### Saved entries
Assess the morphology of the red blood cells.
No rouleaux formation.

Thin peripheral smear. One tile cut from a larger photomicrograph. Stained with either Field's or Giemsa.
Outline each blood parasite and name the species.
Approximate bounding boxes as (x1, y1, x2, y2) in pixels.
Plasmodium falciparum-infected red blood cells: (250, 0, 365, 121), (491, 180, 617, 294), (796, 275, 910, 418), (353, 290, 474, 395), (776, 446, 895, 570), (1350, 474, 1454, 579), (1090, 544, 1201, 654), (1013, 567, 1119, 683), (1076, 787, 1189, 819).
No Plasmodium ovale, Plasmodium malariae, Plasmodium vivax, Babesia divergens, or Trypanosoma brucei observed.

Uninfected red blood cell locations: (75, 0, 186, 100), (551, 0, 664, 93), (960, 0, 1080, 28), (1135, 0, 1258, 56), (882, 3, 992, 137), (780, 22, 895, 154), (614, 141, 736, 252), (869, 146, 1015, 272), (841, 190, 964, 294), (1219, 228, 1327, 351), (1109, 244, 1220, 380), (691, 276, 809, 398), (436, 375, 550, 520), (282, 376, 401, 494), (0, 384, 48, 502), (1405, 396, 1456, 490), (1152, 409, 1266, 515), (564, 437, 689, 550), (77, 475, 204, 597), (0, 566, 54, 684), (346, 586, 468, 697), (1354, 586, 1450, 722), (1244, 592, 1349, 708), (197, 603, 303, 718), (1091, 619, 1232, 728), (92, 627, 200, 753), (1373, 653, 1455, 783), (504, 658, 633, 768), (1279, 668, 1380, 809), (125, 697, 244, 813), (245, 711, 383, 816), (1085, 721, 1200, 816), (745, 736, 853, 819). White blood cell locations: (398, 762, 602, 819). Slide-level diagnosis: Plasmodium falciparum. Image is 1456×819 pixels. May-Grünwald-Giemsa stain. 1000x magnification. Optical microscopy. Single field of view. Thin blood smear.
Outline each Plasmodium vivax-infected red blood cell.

### Assigned task
Find every line above that contains the word "Outline", and return each one.

### Response area
Outline each blood parasite and name the species.
Outline each Plasmodium vivax-infected red blood cell.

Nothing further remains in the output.